- **Text to read**
* * * * *

A comment in preface: Throughout this process, we’ll be setting standards which will be foundational for our community. I therefore encourage everyone in the core team to participate in this thread.

I’m following up on our discussion from our most recent progress call. One of the items on our to-do list is clarifying our community governance. On the call, we agreed to try to learn from Mozilla’s governance guidelines.

Instead of lumping this stuff in with the CoC, I propose that we create a page on freedombox.org at /governance which lists the members of our core team and explains how the community governs itself. Listing the core devs on a web page is fairly standard for most FOSS projects, and I think we especially need to do it now that we are getting more attention from bloggers and journalists. People will be legitimately curious about how our software is produced.

Based on my judgment and the Mozilla checklist, I think our governance page should have three sections: (1) description of our community governance, (2) Team Members (and their roles), and (3) Decision Making (which explains cycles of feedback).

* * * * *

- **List of tasks**
a: Repeat the passage of the governance proposal from "A comment in" to "in this thread.".
b: In the governance proposal, at what path on freedombox.org should the new page be created?
c: Continue the governance proposal after its final sentence.

- **Listed entries**
* * * * *

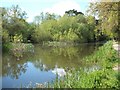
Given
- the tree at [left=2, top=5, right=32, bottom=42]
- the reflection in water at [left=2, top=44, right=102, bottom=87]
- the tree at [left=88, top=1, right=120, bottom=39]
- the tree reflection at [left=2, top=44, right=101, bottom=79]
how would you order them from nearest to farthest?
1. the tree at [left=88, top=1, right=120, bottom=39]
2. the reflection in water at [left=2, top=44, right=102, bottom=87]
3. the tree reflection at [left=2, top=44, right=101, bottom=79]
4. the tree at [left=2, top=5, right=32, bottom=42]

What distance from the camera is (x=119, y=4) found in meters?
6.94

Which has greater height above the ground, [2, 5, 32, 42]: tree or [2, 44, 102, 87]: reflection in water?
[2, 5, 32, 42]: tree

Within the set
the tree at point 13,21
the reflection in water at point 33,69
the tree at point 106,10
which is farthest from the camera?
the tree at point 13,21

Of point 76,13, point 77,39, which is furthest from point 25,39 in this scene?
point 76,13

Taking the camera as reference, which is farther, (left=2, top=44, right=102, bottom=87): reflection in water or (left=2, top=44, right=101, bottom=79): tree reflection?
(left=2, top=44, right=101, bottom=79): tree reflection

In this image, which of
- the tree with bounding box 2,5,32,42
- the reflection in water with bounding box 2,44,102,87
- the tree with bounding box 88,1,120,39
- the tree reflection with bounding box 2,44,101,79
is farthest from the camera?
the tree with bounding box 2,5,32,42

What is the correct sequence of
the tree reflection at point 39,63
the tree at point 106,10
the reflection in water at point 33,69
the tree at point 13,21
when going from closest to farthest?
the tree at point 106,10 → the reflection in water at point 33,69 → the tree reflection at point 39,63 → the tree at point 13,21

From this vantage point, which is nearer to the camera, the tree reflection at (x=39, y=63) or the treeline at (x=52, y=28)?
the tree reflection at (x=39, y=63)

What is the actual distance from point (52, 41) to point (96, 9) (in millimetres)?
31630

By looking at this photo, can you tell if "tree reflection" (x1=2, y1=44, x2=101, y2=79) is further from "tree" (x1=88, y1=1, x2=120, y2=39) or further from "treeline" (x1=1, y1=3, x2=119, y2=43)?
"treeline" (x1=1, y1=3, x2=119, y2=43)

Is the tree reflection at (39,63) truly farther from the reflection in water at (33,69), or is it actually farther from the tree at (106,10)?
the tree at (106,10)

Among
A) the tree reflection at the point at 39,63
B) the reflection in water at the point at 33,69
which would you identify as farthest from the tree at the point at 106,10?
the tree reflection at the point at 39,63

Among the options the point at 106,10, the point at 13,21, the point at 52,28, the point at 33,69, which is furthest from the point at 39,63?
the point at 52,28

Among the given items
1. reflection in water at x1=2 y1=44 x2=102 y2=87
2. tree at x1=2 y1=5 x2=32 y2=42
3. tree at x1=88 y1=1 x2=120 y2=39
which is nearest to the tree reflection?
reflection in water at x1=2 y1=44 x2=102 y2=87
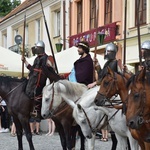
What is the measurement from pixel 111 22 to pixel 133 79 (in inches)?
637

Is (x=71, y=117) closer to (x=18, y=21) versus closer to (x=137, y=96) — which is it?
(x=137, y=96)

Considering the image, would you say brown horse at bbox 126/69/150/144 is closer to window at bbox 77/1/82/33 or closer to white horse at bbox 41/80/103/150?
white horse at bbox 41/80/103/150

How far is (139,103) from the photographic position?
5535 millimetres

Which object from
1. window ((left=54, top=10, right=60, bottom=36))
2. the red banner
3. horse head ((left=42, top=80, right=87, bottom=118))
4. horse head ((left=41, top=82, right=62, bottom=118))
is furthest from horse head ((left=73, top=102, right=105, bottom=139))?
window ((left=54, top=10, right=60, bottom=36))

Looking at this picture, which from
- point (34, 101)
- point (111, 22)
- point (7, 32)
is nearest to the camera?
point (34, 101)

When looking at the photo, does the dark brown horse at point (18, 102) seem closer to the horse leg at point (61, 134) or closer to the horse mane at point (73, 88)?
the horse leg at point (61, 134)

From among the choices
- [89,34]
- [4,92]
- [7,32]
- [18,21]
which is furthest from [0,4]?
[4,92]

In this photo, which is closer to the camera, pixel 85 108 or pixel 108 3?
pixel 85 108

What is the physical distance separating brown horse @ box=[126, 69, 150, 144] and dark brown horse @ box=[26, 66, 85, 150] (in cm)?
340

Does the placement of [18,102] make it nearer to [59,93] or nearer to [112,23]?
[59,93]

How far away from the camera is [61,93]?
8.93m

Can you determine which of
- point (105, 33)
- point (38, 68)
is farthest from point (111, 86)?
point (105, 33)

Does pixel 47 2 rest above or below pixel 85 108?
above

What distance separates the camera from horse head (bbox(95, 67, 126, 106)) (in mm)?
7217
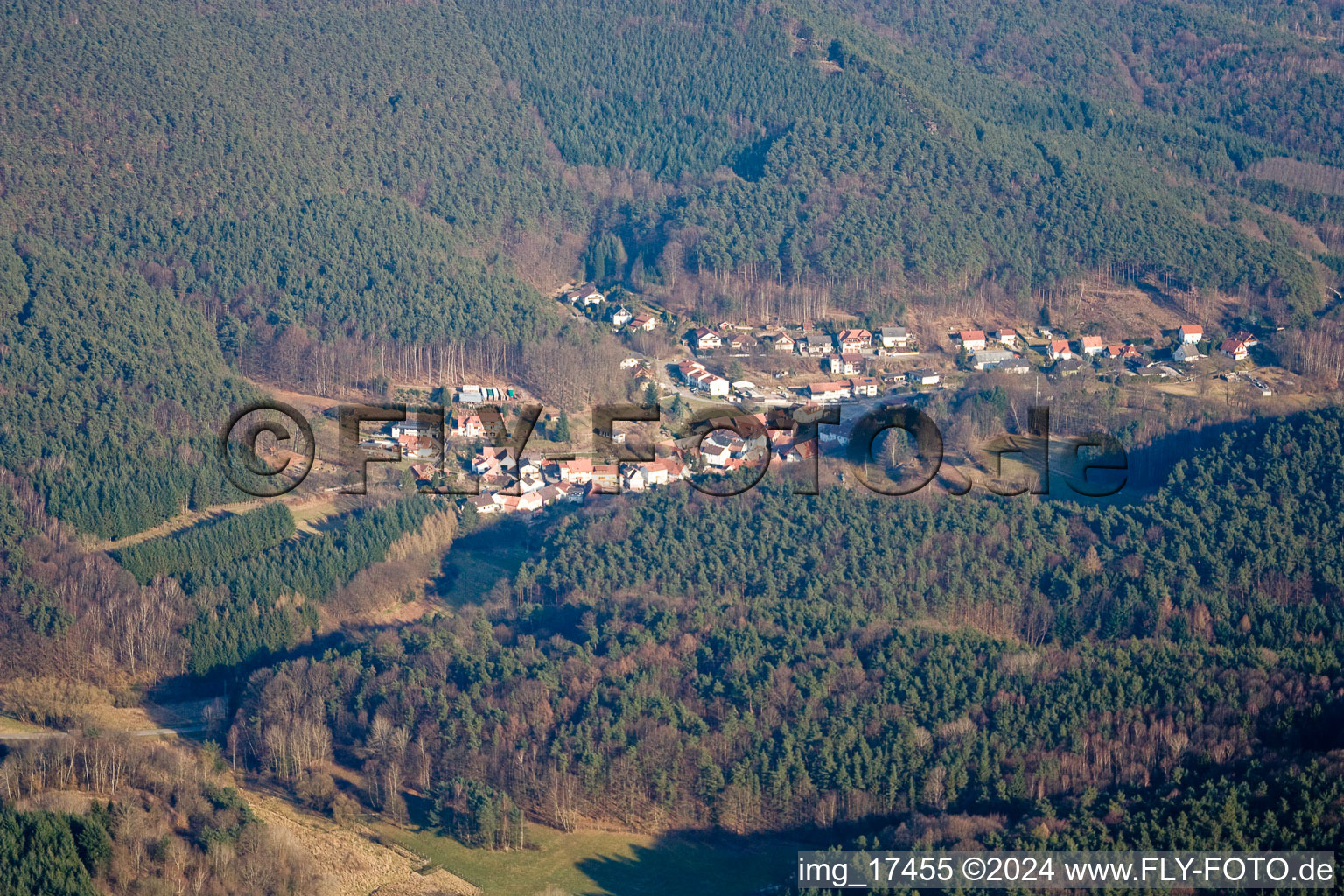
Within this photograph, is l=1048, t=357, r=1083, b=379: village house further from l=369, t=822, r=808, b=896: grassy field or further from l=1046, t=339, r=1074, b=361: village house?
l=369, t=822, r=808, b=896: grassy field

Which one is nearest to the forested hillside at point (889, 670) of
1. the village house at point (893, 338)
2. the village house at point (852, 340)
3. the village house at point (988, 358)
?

* * * * *

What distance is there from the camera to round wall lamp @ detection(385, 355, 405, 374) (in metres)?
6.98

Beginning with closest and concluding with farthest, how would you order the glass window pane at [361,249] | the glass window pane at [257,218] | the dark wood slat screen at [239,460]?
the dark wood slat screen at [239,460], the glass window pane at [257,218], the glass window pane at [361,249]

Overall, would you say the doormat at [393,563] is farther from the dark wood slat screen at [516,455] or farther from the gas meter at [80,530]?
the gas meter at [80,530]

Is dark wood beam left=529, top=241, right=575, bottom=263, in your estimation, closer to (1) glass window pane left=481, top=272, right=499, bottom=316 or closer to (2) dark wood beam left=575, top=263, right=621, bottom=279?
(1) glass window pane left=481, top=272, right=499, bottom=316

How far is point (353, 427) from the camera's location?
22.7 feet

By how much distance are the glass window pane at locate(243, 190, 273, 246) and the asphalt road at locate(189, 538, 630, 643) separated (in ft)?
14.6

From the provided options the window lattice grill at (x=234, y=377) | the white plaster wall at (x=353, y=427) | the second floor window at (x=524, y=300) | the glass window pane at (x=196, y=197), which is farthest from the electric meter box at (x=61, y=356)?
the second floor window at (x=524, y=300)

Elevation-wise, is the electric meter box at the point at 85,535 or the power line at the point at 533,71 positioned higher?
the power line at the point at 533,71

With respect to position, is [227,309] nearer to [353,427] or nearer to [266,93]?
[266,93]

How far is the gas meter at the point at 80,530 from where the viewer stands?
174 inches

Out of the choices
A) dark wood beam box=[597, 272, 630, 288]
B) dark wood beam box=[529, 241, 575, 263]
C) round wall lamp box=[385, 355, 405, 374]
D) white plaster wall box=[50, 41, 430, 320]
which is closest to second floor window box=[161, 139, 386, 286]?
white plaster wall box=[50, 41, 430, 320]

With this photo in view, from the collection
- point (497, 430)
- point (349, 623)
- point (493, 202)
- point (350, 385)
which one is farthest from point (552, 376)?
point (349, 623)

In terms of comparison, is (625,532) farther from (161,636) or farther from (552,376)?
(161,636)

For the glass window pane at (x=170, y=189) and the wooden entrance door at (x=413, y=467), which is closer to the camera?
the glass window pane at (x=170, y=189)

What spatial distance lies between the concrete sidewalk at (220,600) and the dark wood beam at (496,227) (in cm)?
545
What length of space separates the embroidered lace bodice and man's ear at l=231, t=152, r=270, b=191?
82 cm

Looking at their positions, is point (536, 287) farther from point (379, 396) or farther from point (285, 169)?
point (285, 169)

* * * * *

- **Answers for this exercise**
a:
A comment in preface: Throughout this process, we’ll be setting standards which will be foundational for our community. I therefore encourage everyone in the core team to participate in this thread.

b: /governance

c:
1. Description of our community governance:

At the top of the page, we should write a brief description about how our community creates software. To most of the world, it is an inexplicable miracle that volunteers could create a software system. In my opinion, the description should convey to the world that (1) our team works collaboratively and (2) our production process is reliable (i.e. we’ve built a reliable ecosystem which is more than just a few people with keyboards). My proposal for this description is as follows:

The FreedomBox software project is produced by a team of contributors—some volunteers, some full-time developers—who govern the community together. In governance, we rely on mutually enforced standards, not externally enforced rules. The community aims to make decisions using consensus that emerges from open discussion. In cases of disagreement, the community discusses until a resolution has been found or agrees to postpone the discussion. Though a select number of our developers have the power to accept merge requests, anyone is welcome to join our contributor community and submit code or non-code contributions.

Feedback on this description is strongly encouraged.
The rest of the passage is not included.